Given the order of a customer in an online shop, can we predict which items will be returned later?

GitHub Code

Motivation

Return rates in E-commerce are significantly higher than in retail. Especially when buying clothes online, customers expect free return shipping. This comes with immense economic as well as ecological costs.
Therefore, online retailers are interested in predicting customer returns at the time of their order. This enables them to better plan ahead. It also creates the possibility to subtly nudge users to not order a specific item they will return with a high probability.

Data

The data originates from real orders in an online fashion store. It was provided by Humboldt University in the context of this course project. It contains information about the ordered items and their binary labels describe if the customer returned a specific item or not.

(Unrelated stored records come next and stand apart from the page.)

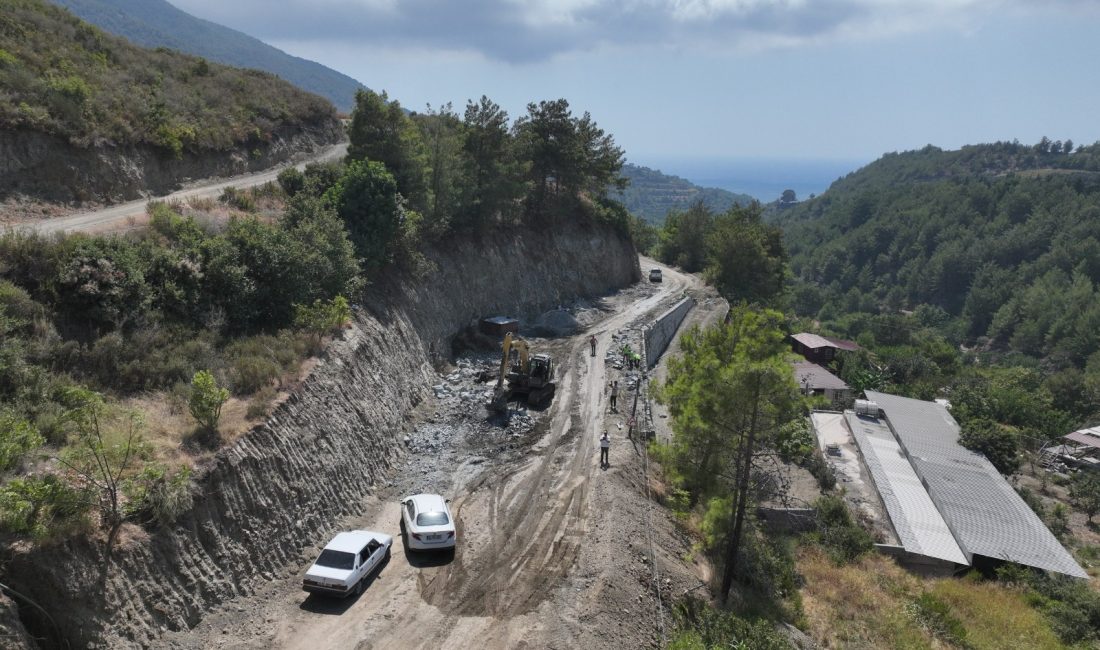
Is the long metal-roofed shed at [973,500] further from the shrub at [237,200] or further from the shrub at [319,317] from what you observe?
the shrub at [237,200]

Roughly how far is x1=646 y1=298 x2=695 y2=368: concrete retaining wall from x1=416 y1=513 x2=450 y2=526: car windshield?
2403cm

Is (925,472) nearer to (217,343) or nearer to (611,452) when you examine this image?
(611,452)

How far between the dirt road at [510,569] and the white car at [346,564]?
1.52 ft

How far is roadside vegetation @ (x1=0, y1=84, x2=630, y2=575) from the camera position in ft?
47.7

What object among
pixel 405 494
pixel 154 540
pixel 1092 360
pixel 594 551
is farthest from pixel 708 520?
pixel 1092 360

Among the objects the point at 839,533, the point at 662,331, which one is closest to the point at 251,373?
the point at 839,533

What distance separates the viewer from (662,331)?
1898 inches

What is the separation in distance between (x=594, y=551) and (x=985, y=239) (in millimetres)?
199015

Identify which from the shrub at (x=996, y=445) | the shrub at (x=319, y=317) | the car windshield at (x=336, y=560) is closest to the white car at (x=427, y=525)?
the car windshield at (x=336, y=560)

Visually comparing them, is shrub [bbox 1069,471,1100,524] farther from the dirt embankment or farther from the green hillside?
the green hillside

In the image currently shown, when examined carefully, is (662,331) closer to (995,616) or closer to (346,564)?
(995,616)

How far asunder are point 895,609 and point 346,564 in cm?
2277

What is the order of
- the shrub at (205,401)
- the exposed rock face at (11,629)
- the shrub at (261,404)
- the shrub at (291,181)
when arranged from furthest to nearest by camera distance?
the shrub at (291,181) → the shrub at (261,404) → the shrub at (205,401) → the exposed rock face at (11,629)

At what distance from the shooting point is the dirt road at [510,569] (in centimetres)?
1609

It also contains user IDs that were generated for this dataset and that are not traceable to the actual customers. The dataset is balanced such that about half of the listed items were returned.

Approach

Most of the work in this project encompasses data exploration, data cleaning and feature engineering. Afterwards, the data will be classified by experimenting with Logistic Regression and a Random Forest Classifier, and then using the model that after parameter tuning minimizes our loss function on test data.
This problem has an asymmetric loss function that is based on the following idea. If we incorrectly predict that a customer will return an item, we nudge them to not buy it, resulting in a possible loss of profit. If we fail to predict that a customer will return an item, the store has to pay shipping costs as well as a fee for reconditioning the item.
To conveniently create features I wrote a custom scikit-learn transformer. This makes the main part of the code in the notebook below easier to read. It also enables us to effectively use it in pipelines.

Learnings

This project is a good example on how important thorough data exploration and domain knowledge are in Data Science. It also showcases how categories like color and size, whose naming and interpretation can be subjective, are difficult to process in a model. Summing it up in one sentence: Understand your data and what it presents, before you even think about applying a model to it.